More work in progress, but with limits

Although AI can allow more parallel work, my intuition tells me this can fragment the team's attention and complicate integration. It's tempting to have three or four features "in development" simultaneously because AI makes them progress quickly.

My current preference: Use AI to reduce cycle time per story, prioritizing fast feedback, instead of parallelizing more work.

Change in the type of mistakes we make

My observations suggest that with AI, errors can propagate quickly, generating unnecessary complexity or superficial decisions. A superficial decision or a misunderstanding of the problem can materialize into functional code before I've had time to reflect on whether it's the right direction.

Exploration: My intuition points toward reinforcing cultural and technical guardrails (tests, decision review, minimum viable solution principle).

About culture and learning

Impact on culture and learning

I feel there's a risk of over-relying on AI, which could reduce collective reflection. Human cognitive capacity hasn't changed, and we're still better at focusing on few things at a time.

Working intuition: AI-assisted pair programming, ownership rotations, and explicit reviews of product decisions could counteract this effect.

Ideas I'm exploring to manage these risks

After identifying these patterns, the natural question is: what can we do about it? The following are ideas I'm exploring, some I've already tried with mixed results, others are working hypotheses I'd like to test. To be honest, we're in a very embryonic phase of understanding all this.

Discipline in Radical Elimination My intuition suggests introducing periodic "Deletion Reviews" to actively eliminate code without real impact. Specific sessions where the main objective is to identify and delete what isn't generating value.

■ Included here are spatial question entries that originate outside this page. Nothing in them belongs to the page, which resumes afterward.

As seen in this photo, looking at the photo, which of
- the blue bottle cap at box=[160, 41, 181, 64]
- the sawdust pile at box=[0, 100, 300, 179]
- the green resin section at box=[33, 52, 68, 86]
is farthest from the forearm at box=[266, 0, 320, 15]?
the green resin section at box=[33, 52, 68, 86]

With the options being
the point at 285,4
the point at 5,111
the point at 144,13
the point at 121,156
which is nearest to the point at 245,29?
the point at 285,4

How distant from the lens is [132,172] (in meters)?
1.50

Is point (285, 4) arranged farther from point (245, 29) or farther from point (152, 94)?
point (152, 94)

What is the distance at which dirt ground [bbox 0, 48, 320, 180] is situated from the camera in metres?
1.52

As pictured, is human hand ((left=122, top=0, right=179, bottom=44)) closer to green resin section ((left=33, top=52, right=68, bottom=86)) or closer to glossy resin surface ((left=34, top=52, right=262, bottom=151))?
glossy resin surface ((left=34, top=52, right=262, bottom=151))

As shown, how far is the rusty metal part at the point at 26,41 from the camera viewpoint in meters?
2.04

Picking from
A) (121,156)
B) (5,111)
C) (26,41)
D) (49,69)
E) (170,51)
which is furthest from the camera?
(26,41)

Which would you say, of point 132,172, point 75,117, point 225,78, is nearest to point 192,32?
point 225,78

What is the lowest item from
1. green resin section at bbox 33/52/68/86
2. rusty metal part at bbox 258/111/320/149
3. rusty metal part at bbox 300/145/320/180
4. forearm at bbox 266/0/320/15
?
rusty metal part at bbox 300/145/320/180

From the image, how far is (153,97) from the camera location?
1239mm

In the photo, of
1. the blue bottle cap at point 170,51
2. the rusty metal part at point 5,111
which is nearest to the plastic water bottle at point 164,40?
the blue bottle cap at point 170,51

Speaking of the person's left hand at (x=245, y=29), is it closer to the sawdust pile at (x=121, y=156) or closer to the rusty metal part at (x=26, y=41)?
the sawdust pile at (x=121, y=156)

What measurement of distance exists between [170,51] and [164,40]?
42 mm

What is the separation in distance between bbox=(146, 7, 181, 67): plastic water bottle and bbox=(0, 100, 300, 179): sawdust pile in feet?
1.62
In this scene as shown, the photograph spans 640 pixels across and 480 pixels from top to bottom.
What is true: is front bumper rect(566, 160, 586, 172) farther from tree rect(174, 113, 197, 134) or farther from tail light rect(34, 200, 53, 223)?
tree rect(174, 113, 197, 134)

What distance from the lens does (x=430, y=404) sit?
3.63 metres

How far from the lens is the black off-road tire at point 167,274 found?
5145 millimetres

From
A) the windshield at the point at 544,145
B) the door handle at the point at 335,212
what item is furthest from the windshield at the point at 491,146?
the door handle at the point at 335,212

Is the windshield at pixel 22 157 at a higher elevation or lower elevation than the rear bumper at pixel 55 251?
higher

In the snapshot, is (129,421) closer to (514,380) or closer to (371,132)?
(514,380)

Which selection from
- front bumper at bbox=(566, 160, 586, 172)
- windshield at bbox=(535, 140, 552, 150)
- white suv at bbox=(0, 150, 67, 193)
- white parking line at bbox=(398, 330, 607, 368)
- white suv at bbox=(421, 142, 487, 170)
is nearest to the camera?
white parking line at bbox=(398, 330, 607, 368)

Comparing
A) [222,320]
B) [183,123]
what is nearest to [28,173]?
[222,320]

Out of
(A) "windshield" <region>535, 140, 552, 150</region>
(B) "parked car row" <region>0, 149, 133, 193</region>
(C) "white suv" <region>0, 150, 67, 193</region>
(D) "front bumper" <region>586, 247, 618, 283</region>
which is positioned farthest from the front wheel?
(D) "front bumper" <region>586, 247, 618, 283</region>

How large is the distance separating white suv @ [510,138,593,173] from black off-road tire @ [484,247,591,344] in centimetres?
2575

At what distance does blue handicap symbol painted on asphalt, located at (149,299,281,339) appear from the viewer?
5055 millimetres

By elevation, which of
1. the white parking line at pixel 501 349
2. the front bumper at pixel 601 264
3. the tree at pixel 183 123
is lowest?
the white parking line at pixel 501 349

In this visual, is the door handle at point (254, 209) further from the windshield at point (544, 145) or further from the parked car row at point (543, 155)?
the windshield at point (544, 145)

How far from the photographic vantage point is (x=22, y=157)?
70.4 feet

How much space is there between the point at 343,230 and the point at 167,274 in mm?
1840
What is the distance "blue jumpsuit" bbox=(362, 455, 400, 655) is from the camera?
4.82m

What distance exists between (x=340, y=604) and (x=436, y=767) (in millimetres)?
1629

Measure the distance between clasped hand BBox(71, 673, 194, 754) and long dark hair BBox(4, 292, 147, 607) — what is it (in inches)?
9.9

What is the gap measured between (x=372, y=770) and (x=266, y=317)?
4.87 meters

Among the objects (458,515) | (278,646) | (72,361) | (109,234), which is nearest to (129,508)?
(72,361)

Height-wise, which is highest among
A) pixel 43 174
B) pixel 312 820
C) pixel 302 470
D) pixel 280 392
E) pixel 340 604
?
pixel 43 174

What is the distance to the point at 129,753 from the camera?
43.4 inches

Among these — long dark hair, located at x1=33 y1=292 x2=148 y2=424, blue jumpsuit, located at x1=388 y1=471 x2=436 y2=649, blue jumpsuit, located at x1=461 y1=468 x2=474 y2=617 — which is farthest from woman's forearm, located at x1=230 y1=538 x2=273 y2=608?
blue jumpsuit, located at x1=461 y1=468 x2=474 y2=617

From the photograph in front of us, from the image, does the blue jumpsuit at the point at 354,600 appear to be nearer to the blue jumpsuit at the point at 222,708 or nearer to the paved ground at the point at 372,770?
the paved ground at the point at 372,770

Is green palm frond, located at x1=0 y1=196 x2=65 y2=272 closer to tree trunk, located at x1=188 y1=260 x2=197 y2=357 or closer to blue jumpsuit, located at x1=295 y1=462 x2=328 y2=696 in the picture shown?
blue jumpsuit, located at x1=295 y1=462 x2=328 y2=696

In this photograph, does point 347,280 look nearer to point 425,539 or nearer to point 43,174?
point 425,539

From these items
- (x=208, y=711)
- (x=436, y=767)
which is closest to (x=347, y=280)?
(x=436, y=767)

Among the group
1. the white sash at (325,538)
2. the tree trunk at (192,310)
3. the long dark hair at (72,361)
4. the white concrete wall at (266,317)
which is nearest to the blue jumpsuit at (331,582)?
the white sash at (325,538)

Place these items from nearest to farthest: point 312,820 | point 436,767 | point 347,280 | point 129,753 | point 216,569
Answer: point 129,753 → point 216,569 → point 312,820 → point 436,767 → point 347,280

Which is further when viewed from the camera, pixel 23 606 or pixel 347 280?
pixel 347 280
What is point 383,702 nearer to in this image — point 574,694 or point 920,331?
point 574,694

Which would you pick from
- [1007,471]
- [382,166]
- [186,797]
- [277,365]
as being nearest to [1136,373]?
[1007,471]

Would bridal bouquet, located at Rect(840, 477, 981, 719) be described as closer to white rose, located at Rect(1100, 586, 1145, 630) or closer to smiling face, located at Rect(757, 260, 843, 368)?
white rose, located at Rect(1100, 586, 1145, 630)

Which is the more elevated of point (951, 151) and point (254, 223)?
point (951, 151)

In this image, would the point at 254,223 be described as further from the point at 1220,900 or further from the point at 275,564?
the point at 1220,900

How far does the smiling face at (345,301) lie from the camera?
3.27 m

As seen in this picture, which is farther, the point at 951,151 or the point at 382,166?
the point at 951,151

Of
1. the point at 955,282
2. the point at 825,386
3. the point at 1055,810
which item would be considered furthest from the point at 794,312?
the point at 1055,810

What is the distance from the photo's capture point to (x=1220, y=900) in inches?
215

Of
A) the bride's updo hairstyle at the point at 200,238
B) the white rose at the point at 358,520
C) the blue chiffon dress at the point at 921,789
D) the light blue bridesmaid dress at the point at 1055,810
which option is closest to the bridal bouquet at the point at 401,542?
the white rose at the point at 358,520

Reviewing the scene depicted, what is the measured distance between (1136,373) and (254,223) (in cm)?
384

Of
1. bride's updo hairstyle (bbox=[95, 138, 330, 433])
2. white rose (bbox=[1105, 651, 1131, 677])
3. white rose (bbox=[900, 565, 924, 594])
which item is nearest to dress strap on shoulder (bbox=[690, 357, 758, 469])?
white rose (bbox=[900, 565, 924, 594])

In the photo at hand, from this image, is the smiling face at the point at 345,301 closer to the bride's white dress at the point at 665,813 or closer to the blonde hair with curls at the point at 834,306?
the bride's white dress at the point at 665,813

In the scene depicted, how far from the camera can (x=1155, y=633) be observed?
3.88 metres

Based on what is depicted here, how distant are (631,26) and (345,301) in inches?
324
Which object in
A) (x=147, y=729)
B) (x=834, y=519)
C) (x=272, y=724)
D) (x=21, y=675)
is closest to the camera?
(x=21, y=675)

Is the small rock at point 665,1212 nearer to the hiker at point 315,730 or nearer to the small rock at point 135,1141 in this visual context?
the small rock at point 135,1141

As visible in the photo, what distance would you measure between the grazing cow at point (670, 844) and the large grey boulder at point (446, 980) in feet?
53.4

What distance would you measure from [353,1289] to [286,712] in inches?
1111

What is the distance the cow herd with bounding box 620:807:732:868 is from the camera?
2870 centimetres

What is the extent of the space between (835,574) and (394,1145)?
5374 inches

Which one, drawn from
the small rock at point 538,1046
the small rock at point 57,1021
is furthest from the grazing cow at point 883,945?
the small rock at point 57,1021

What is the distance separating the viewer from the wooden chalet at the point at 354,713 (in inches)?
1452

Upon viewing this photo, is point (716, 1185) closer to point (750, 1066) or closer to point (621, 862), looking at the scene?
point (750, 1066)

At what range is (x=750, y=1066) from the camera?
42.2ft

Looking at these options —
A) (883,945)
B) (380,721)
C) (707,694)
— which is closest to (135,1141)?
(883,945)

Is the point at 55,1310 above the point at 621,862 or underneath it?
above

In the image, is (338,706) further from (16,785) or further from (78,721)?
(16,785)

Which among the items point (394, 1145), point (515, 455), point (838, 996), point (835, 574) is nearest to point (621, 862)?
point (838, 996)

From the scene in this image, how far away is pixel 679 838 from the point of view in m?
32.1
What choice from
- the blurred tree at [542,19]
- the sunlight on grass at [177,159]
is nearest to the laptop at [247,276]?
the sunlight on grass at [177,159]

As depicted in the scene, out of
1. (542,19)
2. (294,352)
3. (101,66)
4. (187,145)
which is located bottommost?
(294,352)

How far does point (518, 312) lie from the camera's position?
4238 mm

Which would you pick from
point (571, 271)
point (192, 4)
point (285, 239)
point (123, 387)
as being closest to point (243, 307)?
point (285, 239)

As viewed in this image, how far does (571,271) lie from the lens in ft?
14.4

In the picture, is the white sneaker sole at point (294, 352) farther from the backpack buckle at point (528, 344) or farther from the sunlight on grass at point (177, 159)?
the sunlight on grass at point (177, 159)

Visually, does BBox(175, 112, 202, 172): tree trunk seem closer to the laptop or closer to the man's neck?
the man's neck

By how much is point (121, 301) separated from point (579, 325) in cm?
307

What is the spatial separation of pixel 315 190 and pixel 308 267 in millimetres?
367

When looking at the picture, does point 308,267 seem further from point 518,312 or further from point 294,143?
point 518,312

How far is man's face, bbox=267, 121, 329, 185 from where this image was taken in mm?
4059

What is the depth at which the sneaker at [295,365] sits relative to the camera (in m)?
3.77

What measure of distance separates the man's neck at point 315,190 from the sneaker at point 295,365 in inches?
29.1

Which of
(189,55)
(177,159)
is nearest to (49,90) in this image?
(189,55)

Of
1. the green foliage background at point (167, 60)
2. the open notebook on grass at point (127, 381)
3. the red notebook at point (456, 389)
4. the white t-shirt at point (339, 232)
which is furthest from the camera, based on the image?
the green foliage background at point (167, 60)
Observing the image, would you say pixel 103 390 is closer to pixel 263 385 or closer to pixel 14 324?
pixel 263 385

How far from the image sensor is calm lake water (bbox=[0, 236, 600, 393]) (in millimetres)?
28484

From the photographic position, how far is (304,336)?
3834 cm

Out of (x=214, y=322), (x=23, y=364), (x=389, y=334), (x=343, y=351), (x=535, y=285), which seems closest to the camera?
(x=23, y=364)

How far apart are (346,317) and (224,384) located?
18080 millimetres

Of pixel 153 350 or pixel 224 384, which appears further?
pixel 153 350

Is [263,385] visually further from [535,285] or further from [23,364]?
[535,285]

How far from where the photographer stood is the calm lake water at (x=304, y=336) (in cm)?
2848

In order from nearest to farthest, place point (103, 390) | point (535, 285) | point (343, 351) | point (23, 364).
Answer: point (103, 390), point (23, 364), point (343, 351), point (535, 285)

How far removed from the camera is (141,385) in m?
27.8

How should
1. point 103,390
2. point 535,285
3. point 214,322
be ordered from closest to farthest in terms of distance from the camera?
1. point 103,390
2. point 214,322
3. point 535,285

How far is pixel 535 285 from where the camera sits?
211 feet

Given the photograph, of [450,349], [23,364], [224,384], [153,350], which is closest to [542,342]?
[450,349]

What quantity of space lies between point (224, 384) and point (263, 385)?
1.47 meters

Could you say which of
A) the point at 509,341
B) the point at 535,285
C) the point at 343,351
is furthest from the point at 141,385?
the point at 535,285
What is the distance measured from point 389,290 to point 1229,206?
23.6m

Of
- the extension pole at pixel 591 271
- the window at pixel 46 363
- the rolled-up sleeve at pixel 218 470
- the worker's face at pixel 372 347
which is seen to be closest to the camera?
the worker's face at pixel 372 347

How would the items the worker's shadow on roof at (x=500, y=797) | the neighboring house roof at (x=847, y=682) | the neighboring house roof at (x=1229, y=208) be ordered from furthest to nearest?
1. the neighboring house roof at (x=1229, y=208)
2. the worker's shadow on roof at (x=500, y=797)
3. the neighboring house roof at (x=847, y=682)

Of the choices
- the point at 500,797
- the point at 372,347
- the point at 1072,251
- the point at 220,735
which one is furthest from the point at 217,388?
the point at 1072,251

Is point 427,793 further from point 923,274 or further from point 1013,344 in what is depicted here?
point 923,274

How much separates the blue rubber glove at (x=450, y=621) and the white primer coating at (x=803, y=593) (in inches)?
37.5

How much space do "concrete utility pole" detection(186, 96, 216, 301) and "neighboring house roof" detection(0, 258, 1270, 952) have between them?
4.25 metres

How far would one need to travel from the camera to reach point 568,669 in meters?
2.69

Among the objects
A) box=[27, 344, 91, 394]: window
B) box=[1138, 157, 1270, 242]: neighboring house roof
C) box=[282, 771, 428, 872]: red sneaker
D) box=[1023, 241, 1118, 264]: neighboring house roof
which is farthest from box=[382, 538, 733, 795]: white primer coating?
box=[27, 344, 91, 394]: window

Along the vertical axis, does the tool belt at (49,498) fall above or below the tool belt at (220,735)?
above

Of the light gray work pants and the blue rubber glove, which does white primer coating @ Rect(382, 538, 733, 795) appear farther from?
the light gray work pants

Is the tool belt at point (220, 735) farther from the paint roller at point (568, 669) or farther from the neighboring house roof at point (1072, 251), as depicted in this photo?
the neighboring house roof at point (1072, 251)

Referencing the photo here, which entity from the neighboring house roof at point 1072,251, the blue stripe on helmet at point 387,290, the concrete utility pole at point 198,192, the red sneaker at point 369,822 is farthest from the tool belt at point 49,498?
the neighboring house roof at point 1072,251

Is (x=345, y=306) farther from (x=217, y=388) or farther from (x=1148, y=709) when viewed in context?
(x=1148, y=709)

"Sunset by Default" for experiments The feeling is that we might need an explicit automatic expiration policy for unvalidated experiments. If they don't demonstrate value in X time, they're automatically eliminated, no exceptions.

More rigorous Impact Tracking My experience leads me to think about defining explicit impact criteria before writing code and ruthlessly eliminating what doesn't meet expectations in the established time.

Fostering a "Disposable Software" Mentality My feeling is that explicitly labeling functionalities as "disposable" from the start could psychologically facilitate elimination if they don't meet expectations.

Continuous reduction of "AI-generated Legacy" I feel that regular sessions to review automatically generated code and eliminate unnecessary complexities that AI introduced without us noticing could be valuable.

Radically Reinforcing the "YAGNI" Principle My intuition tells me we should explicitly integrate critical questions in reviews to avoid speculative design: "Do we really need this now? What evidence do we have that it will be useful?"

Greater rigor in AI-Assisted Pair Programming My initial experience suggests promoting "hybrid Pair Programming" to ensure sufficient reflection and structural quality. Never let AI make architectural decisions alone.

A fascinating opportunity: Cross Cutting Concerns and reinforced YAGNI

Beyond managing risks, I've started to notice something promising: AI also seems to open new possibilities for architectural and functional decisions that traditionally had to be anticipated from the beginning.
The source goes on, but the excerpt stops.